------ Supplied records ------
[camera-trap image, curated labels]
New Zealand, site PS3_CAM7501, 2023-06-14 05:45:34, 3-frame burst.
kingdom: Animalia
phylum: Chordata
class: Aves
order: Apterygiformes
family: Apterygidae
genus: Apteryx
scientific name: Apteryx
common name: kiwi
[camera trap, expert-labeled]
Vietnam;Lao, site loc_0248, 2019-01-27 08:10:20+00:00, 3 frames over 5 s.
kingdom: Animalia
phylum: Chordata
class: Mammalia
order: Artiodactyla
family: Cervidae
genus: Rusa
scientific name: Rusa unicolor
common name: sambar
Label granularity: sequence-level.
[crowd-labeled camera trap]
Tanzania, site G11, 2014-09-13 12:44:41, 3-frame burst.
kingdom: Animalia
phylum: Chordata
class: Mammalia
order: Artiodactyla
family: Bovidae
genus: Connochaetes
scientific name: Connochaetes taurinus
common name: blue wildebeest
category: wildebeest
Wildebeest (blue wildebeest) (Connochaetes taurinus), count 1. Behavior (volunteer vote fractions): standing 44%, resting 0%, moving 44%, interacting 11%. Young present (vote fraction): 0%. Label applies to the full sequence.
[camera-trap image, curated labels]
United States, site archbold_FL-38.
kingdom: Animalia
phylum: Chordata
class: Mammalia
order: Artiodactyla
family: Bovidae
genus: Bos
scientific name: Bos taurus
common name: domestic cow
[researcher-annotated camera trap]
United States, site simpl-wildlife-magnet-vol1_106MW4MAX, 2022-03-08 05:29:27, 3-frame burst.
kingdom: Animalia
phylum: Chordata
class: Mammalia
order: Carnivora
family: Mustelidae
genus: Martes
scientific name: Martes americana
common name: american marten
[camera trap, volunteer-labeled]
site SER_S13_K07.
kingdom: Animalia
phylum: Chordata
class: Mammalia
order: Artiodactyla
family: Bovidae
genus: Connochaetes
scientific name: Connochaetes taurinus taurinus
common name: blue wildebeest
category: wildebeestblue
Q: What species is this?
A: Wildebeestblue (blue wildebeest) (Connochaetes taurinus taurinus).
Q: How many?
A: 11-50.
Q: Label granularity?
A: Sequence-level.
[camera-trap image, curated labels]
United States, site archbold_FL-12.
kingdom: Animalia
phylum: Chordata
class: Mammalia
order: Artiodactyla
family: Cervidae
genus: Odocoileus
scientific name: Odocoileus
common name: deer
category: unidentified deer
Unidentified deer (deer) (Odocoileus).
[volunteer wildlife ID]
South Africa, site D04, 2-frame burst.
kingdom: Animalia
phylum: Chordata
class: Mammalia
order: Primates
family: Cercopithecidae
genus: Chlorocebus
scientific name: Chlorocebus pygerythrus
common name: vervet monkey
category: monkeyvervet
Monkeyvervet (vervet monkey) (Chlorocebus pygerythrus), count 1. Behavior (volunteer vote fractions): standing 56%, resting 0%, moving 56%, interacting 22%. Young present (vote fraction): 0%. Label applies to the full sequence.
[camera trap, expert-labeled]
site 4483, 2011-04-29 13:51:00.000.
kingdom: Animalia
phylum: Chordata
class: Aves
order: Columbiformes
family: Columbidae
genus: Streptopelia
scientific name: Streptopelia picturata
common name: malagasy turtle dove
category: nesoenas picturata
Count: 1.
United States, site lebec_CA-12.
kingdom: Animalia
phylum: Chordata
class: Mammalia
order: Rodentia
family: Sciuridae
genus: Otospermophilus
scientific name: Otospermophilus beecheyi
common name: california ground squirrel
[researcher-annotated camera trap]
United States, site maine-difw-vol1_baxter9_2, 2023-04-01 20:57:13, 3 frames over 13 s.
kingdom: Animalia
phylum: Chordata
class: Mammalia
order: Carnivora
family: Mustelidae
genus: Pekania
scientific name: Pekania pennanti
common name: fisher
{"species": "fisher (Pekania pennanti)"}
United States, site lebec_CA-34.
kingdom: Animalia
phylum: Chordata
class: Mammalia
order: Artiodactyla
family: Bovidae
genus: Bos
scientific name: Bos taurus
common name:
------
** Prompt **
Retype the records above in full, matching each line exactly.

** Finished exercise **
[camera-trap image, curated labels]
New Zealand, site PS3_CAM7501, 2023-06-14 05:45:34, 3-frame burst.
kingdom: Animalia
phylum: Chordata
class: Aves
order: Apterygiformes
family: Apterygidae
genus: Apteryx
scientific name: Apteryx
common name: kiwi
[camera trap, expert-labeled]
Vietnam;Lao, site loc_0248, 2019-01-27 08:10:20+00:00, 3 frames over 5 s.
kingdom: Animalia
phylum: Chordata
class: Mammalia
order: Artiodactyla
family: Cervidae
genus: Rusa
scientific name: Rusa unicolor
common name: sambar
Label granularity: sequence-level.
[crowd-labeled camera trap]
Tanzania, site G11, 2014-09-13 12:44:41, 3-frame burst.
kingdom: Animalia
phylum: Chordata
class: Mammalia
order: Artiodactyla
family: Bovidae
genus: Connochaetes
scientific name: Connochaetes taurinus
common name: blue wildebeest
category: wildebeest
Wildebeest (blue wildebeest) (Connochaetes taurinus), count 1. Behavior (volunteer vote fractions): standing 44%, resting 0%, moving 44%, interacting 11%. Young present (vote fraction): 0%. Label applies to the full sequence.
[camera-trap image, curated labels]
United States, site archbold_FL-38.
kingdom: Animalia
phylum: Chordata
class: Mammalia
order: Artiodactyla
family: Bovidae
genus: Bos
scientific name: Bos taurus
common name: domestic cow
[researcher-annotated camera trap]
United States, site simpl-wildlife-magnet-vol1_106MW4MAX, 2022-03-08 05:29:27, 3-frame burst.
kingdom: Animalia
phylum: Chordata
class: Mammalia
order: Carnivora
family: Mustelidae
genus: Martes
scientific name: Martes americana
common name: american marten
[camera trap, volunteer-labeled]
site SER_S13_K07.
kingdom: Animalia
phylum: Chordata
class: Mammalia
order: Artiodactyla
family: Bovidae
genus: Connochaetes
scientific name: Connochaetes taurinus taurinus
common name: blue wildebeest
category: wildebeestblue
Q: What species is this?
A: Wildebeestblue (blue wildebeest) (Connochaetes taurinus taurinus).
Q: How many?
A: 11-50.
Q: Label granularity?
A: Sequence-level.
[camera-trap image, curated labels]
United States, site archbold_FL-12.
kingdom: Animalia
phylum: Chordata
class: Mammalia
order: Artiodactyla
family: Cervidae
genus: Odocoileus
scientific name: Odocoileus
common name: deer
category: unidentified deer
Unidentified deer (deer) (Odocoileus).
[volunteer wildlife ID]
South Africa, site D04, 2-frame burst.
kingdom: Animalia
phylum: Chordata
class: Mammalia
order: Primates
family: Cercopithecidae
genus: Chlorocebus
scientific name: Chlorocebus pygerythrus
common name: vervet monkey
category: monkeyvervet
Monkeyvervet (vervet monkey) (Chlorocebus pygerythrus), count 1. Behavior (volunteer vote fractions): standing 56%, resting 0%, moving 56%, interacting 22%. Young present (vote fraction): 0%. Label applies to the full sequence.
[camera trap, expert-labeled]
site 4483, 2011-04-29 13:51:00.000.
kingdom: Animalia
phylum: Chordata
class: Aves
order: Columbiformes
family: Columbidae
genus: Streptopelia
scientific name: Streptopelia picturata
common name: malagasy turtle dove
category: nesoenas picturata
Count: 1.
United States, site lebec_CA-12.
kingdom: Animalia
phylum: Chordata
class: Mammalia
order: Rodentia
family: Sciuridae
genus: Otospermophilus
scientific name: Otospermophilus beecheyi
common name: california ground squirrel
[researcher-annotated camera trap]
United States, site maine-difw-vol1_baxter9_2, 2023-04-01 20:57:13, 3 frames over 13 s.
kingdom: Animalia
phylum: Chordata
class: Mammalia
order: Carnivora
family: Mustelidae
genus: Pekania
scientific name: Pekania pennanti
common name: fisher
{"species": "fisher (Pekania pennanti)"}
United States, site lebec_CA-34.
kingdom: Animalia
phylum: Chordata
class: Mammalia
order: Artiodactyla
family: Bovidae
genus: Bos
scientific name: Bos taurus
common name:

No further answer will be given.